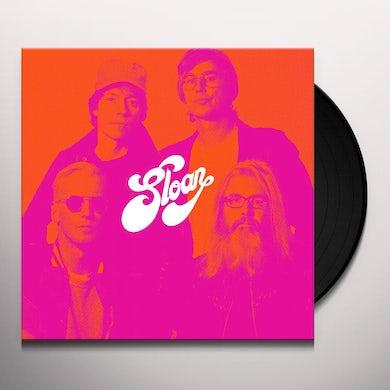 12 Vinyl Record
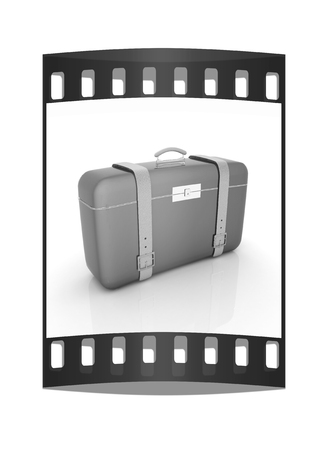 travelers suitcase. The film strip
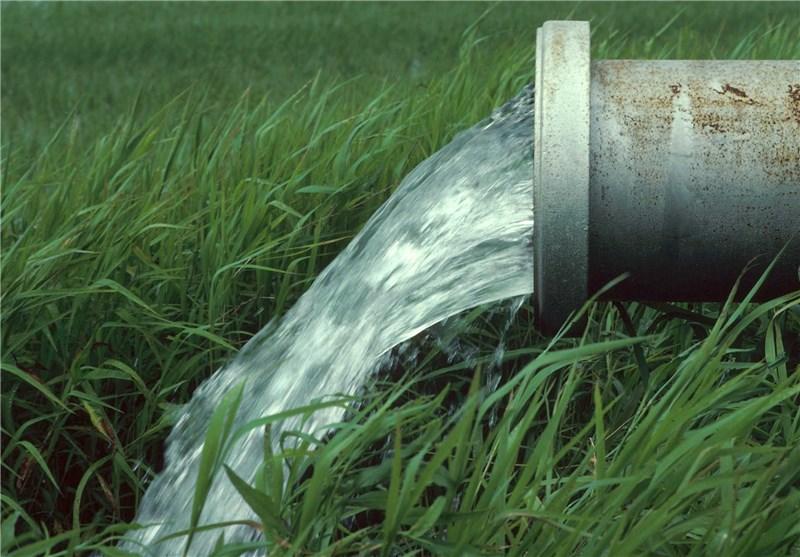 یادداشت  از به زمین ماندن قانون الگوی کشت تا صادرات آب مجازی؛ دولت پاسخگو باشد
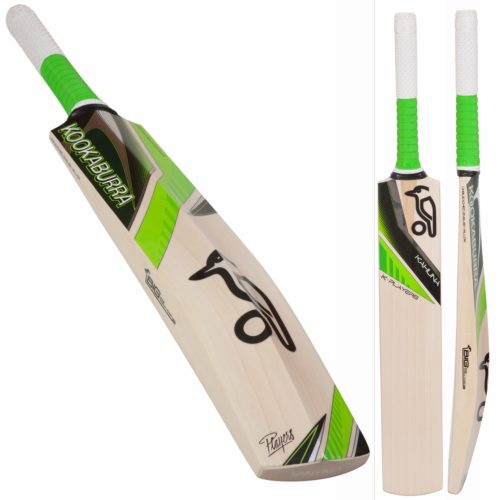 Kookaburra Kahuna Players Cricket Bat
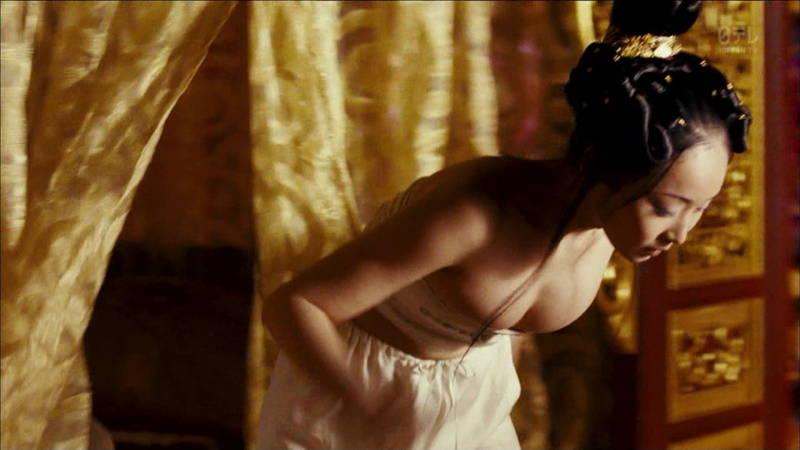 【王妃の紋章キャプ画像】中国映画を普通に観ていたのに気がついたらおっぱいしか見えなくwww 20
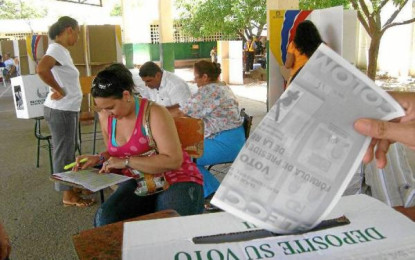 Registraduría inicio proceso contra más de 8 mil jurados de votación, por violación de normas electorales.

ACTIVITY:
Word for word, quote the full listing, omitting every picture.

OUTPUT FOR THIS TASK:
 12 Vinyl Record
 travelers suitcase. The film strip
 یادداشت  از به زمین ماندن قانون الگوی کشت تا صادرات آب مجازی؛ دولت پاسخگو باشد
 Kookaburra Kahuna Players Cricket Bat
 【王妃の紋章キャプ画像】中国映画を普通に観ていたのに気がついたらおっぱいしか見えなくwww 20
 Registraduría inicio proceso contra más de 8 mil jurados de votación, por violación de normas electorales.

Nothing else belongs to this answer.